Left, right & the euro
Varun Chandra’s post raises a question: could it be that, in Britain at least, the left and right’s attitudes to the euro are the wrong way round?
To see what I mean, imagine - which is not certain - that we eventually get a short-term fix for the debt crisis, whereby the fiscal compact (pdf) finally causes the ECB to buy sufficient bonds to reduce yields. (Nobody other than Lutheran masochists seriously thinks that fiscal restraint alone is sufficient). Even if we get this fix, the longer-term problem remains: how will southern European nations be able to grow, given that they are lumbered with both over-valued currencies and fiscal constraint?
One possibility, and the reason why technocrats have taken charge of Greece and Italy, lies in supply-side reforms. Relaxing employment protection and reforming public sectors might allow the private sector to grow.
And it’s here that left and right attitudes are the wrong way round.
A standard rightist answer here might be: “fiscal policy was always a weak tool anyway, and supply-side policies do raise growth, so maybe the euro can survive.” Leftists, by contrast, think the end of activist fiscal policy is a serious loss but are sceptical about supply-side policies, so they should be more pessimistic about the euro’s chances of survival.
But this is not how things actually are. The noisiest forecasts of the euro’s failure come from the right, whilst the left are generally either silent or more confident of its survival. This is the mirror image of what one might expect. Why the difference?
One possibility is that the right’s elasticity optimism causes it to believe that floating exchange rates are a good and powerful thing, whilst the left’s scepticism about the efficacy of free markets leads it to deny this and accept the feasibility of a single currency. Another possibility - which I’m less sure about - is that the right has valued national sovereignty more highly than the left and so thought its loss more grievous.
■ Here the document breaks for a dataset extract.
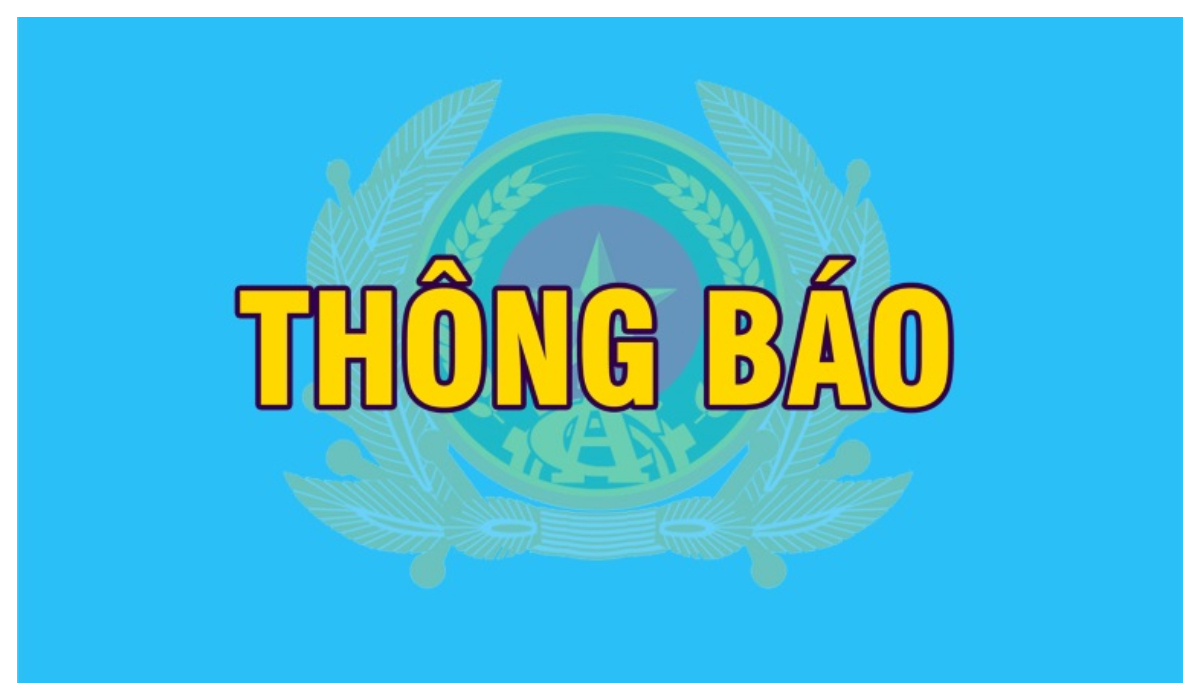 Cục Hồ sơ nghiệp vụ, Bộ Công an thông báo nhu cầu tuyển công dân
These factors might have been pretty much the limit of the British left and right attitudes to the euro for a long time. But they no longer are. I suspect, therefore, that the British left might - and should - therefore become increasingly sceptical about the viability of the euro in the long-run, even if it does survive in the short-term. Whether anyone gives a damn about the opinion of the British left on this issue is, though, another matter.